Señor mío y Dios mío

homilia

Señor mío y Dios mío

PASCUA 2º DOMINGO – A

Este domingo cierra el octavario con el que la Iglesia celebra como un solo día el acontecimiento central de nuestra fe: La Resurrección de Jesús.

El Evangelio de Juan que se proclama en este día, nos habla de la primera aparición de Jesús  en el anochecer del primer día de la semana a sus discípulos; posteriormente nos habla de otra aparición de Jesús a los suyos en el octavo día. Cada una de estas apariciones tiene sus características.

La primera acontece en un primer día sin ocaso; un día que se alarga en la noche que teóricamente pertenece ya al día siguiente. Juan y la primera comunidad de creyentes afirman que con la resurrección de Jesús se inicia un nuevo tiempo donde el nuevo sol es Jesús resucitado y éste ya no tiene ocaso ni fin. Su luz permanece para siempre.

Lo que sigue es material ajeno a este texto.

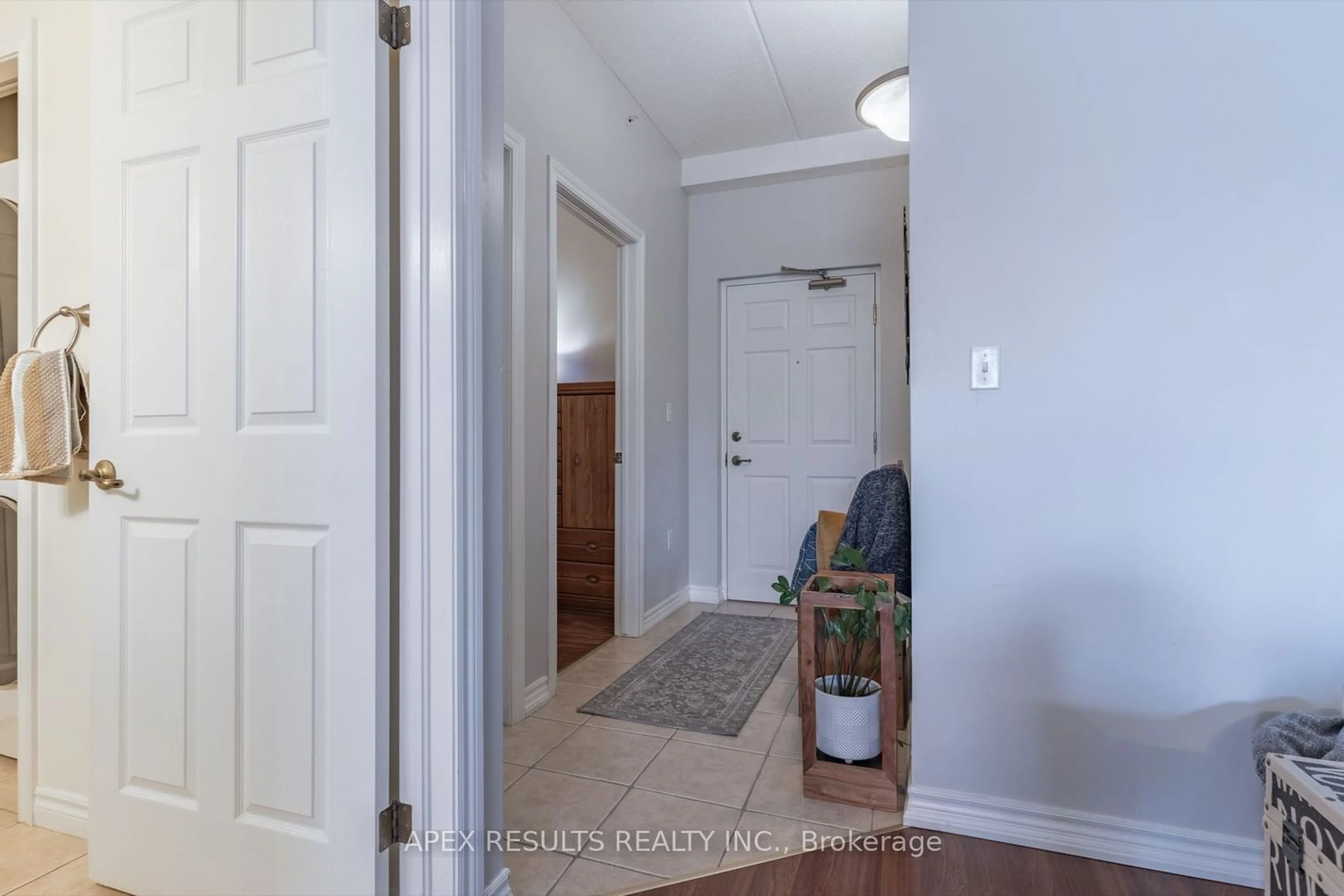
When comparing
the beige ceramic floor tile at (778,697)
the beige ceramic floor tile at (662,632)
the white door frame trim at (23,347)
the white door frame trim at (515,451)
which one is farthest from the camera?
the beige ceramic floor tile at (662,632)

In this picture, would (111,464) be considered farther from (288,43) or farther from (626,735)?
(626,735)

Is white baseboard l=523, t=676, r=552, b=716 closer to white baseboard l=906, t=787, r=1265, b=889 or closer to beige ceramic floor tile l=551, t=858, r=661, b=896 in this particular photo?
beige ceramic floor tile l=551, t=858, r=661, b=896

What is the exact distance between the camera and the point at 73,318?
1.65 meters

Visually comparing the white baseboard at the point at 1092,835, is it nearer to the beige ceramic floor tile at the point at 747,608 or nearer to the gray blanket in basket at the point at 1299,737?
the gray blanket in basket at the point at 1299,737

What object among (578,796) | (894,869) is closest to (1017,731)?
(894,869)

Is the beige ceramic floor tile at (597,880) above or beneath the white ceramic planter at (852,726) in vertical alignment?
beneath

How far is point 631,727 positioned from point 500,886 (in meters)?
1.00

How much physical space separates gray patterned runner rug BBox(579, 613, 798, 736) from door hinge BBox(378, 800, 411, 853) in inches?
46.9

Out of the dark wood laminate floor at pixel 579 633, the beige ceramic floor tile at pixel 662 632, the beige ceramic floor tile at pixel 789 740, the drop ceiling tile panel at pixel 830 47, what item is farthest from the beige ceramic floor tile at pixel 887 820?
the drop ceiling tile panel at pixel 830 47

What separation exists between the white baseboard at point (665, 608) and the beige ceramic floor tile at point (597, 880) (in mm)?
1915

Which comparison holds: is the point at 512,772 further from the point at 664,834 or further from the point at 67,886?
the point at 67,886

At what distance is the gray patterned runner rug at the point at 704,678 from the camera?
2.41 m

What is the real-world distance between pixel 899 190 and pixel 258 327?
3403mm

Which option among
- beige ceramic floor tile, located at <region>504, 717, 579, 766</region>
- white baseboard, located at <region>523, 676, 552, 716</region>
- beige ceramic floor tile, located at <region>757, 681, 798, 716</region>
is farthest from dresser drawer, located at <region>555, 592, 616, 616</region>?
beige ceramic floor tile, located at <region>504, 717, 579, 766</region>
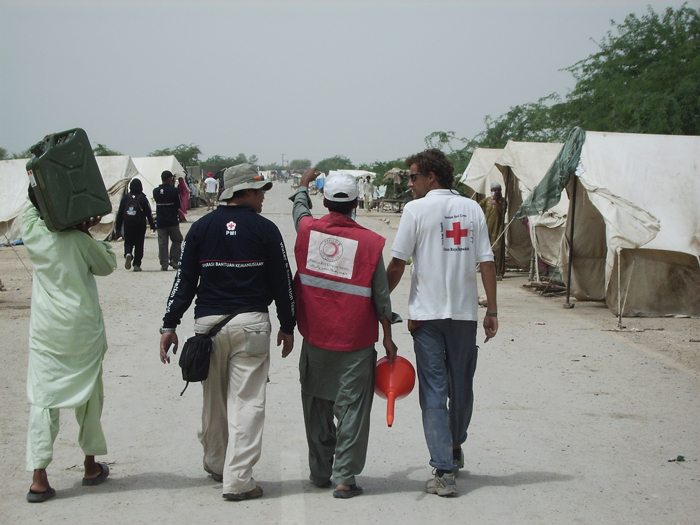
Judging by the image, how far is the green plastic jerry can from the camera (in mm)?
4226

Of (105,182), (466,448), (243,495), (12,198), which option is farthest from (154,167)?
(243,495)

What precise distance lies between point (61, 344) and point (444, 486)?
89.2 inches

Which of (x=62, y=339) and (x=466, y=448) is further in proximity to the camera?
(x=466, y=448)

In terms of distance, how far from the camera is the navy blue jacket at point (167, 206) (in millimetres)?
14549

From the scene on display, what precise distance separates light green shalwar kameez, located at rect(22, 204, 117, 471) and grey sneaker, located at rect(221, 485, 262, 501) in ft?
2.61

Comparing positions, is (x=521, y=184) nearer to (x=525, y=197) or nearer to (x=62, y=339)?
(x=525, y=197)

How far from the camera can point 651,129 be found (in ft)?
68.6

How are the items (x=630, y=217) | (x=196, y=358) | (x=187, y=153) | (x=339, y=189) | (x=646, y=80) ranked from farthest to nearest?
(x=187, y=153)
(x=646, y=80)
(x=630, y=217)
(x=339, y=189)
(x=196, y=358)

En esta primera aparición Jesús sorprende a los suyos, encerrados por miedo a los judíos y para nada expectantes de la visita de un Jesús resucitado. Me parece oportuno indicar esta apreciación. Hay quienes dicen que para ver al resucitado era necesaria la fe. Sería mejor decir que es necesaria una apertura a la fe. Pero la aparición del resucitado no viene provocada por la fe de los discípulos sino que es tan solo debida a su iniciativa. Él viene a su encuentro. La fe de sus discípulos en el resucitado vendrá provocada por esta experiencia de encuentro con Él.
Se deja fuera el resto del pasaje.